[WHAT IS REQUIRED] Below are some records; repeat them all exactly, minus the pictures.

[DATA TO EXAMINE]

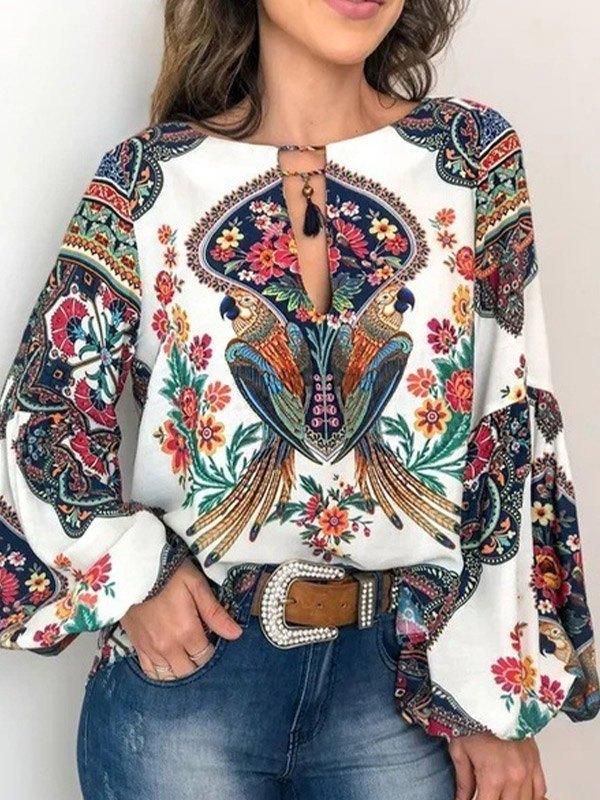 Ethnic Print Long Sleeve Blouse -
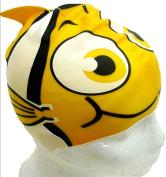 Yellow Gold Fish, Swim Cap for children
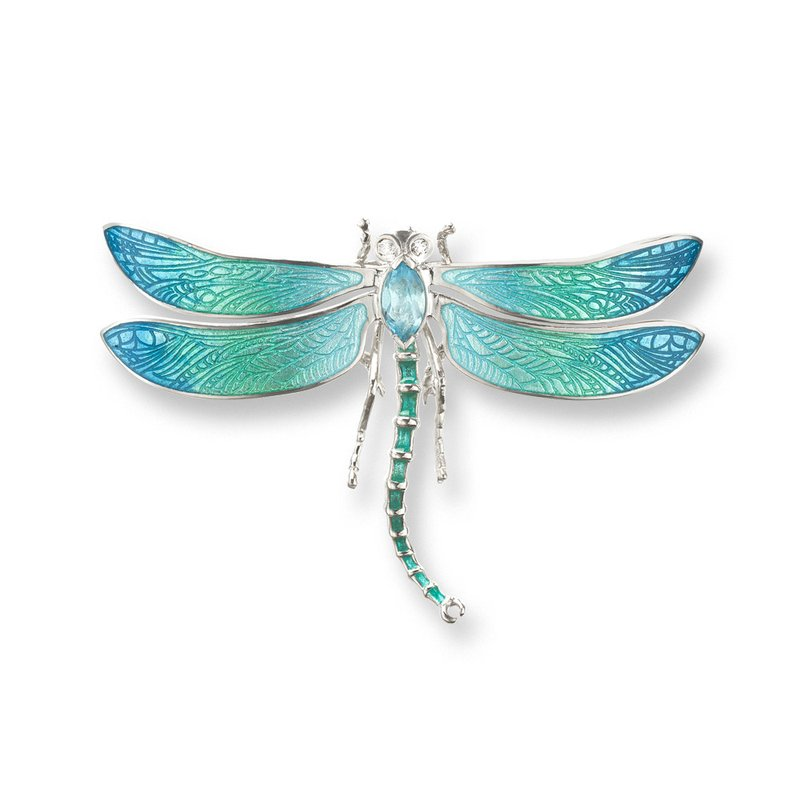 Nicole Barr Designs Blue Dragonfly Brooch-Pendant.Sterling Silver-Blue Topaz and White Sapphires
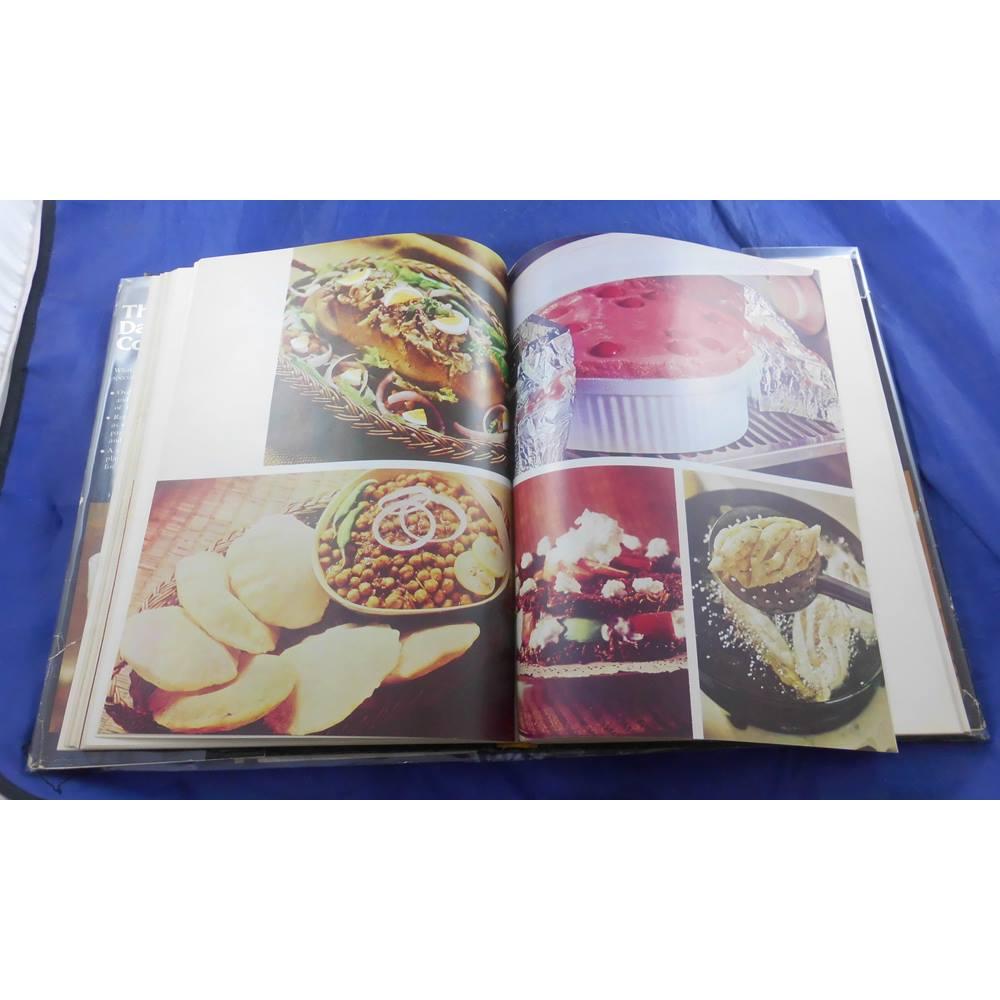 Dalda Cook Book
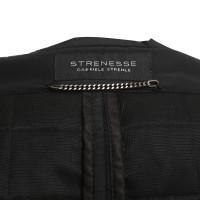 Strenesse Gewatteerde jas in zwart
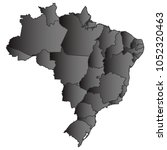 brazil map black gradient grey...   Shutterstock .eps vector #1052320463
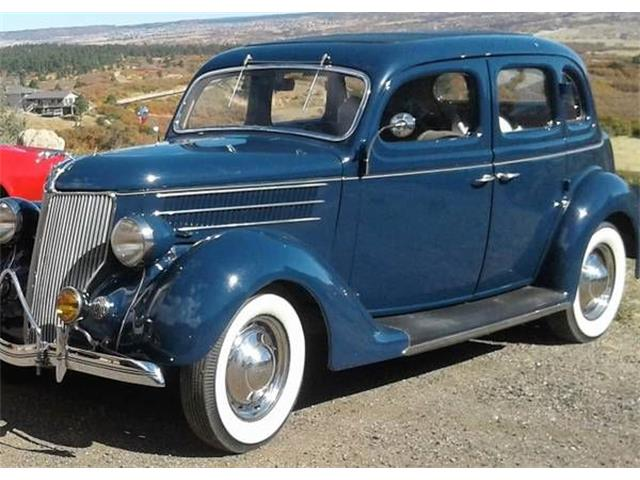 Picture of Classic '36 Ford Deluxe - $31,495.00 - O04I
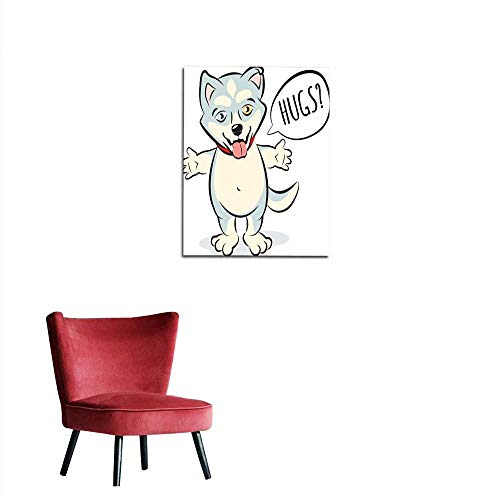 longbuyer Poster Wall Decor Husky Puppy Character Standing and offering to Hug Mural 16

[WRITTEN REPLY]
 Ethnic Print Long Sleeve Blouse -
 Yellow Gold Fish, Swim Cap for children
 Nicole Barr Designs Blue Dragonfly Brooch-Pendant.Sterling Silver-Blue Topaz and White Sapphires
 Dalda Cook Book
 Strenesse Gewatteerde jas in zwart
 brazil map black gradient grey...   Shutterstock .eps vector #1052320463
 Picture of Classic '36 Ford Deluxe - $31,495.00 - O04I
 longbuyer Poster Wall Decor Husky Puppy Character Standing and offering to Hug Mural 16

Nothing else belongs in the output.